To fill that gap, I have always built stuff in my garage.  This need to build, as Schwarz talks about in ATC, may be genetic. My dad is an Engineer and as a kid we were always in the middle of a project.  Car restorations, docks, decks, barns, pretty much anything you can image, except furniture. That was the one thing that we always discussed but never did.  I did build a TV stand out of plywood and pre-sized red oak from the big box store once.

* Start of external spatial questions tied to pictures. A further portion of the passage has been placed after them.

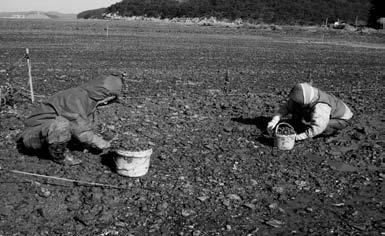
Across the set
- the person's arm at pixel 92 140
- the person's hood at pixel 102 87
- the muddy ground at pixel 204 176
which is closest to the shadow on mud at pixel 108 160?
the muddy ground at pixel 204 176

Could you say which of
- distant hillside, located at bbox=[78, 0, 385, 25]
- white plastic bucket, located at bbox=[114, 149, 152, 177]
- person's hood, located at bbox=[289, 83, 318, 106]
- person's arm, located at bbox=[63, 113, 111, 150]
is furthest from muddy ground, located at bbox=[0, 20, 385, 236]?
distant hillside, located at bbox=[78, 0, 385, 25]

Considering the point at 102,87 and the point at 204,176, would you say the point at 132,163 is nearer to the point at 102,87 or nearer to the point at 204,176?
the point at 204,176

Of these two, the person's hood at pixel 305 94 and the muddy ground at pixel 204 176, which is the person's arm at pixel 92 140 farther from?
the person's hood at pixel 305 94

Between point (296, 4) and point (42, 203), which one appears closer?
point (42, 203)

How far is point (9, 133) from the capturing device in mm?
7773

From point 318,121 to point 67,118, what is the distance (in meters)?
A: 4.20

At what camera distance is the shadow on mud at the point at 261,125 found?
311 inches

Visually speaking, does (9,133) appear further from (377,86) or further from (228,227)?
(377,86)

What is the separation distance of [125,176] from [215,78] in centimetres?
886

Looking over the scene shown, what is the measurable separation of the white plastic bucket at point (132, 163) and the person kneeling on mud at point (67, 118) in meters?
0.81

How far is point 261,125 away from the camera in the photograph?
883 cm

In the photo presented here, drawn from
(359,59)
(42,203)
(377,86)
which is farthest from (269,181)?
(359,59)

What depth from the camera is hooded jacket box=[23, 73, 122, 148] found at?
20.8ft

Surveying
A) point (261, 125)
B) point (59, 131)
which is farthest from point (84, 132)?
point (261, 125)
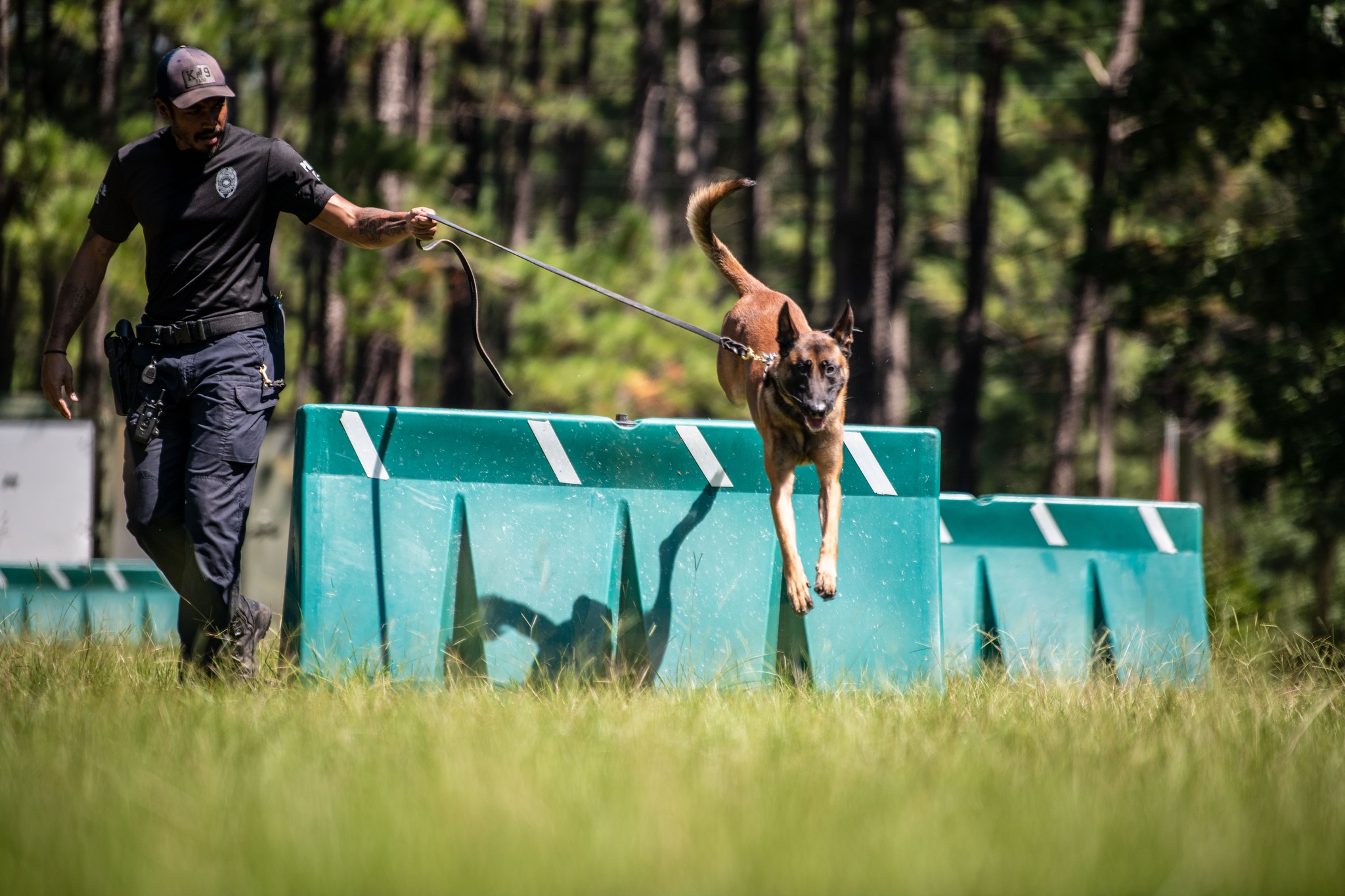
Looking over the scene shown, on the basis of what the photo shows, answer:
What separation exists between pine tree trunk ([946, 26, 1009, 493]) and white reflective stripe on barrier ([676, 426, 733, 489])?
15.2 meters

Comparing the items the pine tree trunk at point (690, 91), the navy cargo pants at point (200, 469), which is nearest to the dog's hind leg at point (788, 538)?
the navy cargo pants at point (200, 469)

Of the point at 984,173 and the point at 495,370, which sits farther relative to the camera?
the point at 984,173

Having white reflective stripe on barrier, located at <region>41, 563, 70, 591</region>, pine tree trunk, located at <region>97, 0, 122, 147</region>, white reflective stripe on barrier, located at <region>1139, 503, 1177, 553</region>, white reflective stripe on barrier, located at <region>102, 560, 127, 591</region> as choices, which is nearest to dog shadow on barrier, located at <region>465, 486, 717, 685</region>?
white reflective stripe on barrier, located at <region>1139, 503, 1177, 553</region>

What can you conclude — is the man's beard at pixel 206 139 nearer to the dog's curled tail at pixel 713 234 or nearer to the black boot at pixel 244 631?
the black boot at pixel 244 631

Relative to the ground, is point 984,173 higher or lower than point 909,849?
higher

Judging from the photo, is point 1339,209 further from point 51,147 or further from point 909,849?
point 51,147

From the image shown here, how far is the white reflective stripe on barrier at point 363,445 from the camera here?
4.62 meters

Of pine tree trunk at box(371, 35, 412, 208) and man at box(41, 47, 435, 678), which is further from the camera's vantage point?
pine tree trunk at box(371, 35, 412, 208)

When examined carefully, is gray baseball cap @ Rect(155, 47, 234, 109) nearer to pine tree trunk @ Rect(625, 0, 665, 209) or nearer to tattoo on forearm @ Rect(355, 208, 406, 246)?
tattoo on forearm @ Rect(355, 208, 406, 246)

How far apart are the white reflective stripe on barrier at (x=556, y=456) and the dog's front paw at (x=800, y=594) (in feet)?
3.00

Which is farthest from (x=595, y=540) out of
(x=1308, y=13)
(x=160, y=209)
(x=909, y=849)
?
(x=1308, y=13)

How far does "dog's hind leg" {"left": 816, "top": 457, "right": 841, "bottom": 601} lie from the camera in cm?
456

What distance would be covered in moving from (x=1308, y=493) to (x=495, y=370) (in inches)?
339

ATC and other books, Robert Wearing’s book in particular, have caused me to want to build furniture.  So this blog is going to let me catalog my progress, or lack thereof, and give me a publically accountable outlet for my work.  I also write a lot as an Engineer, but none of it happens in a more free-form way for a wider public audience.  This blog is also a way for me to practice that craft as well.  Like all good (wannabe) joiners my first real project was a tool chest.  Because of space limitations I built the small Dutch Tool Chest.  This chest represents a bunch of firsts for me, my first dovetails, hinge fitting, tongue and grooving, panel glue ups, and breadboards.  I learned a lot and everytime I use it I simply feel happy. My red, rolling tool chest doesn’t make me feel that way.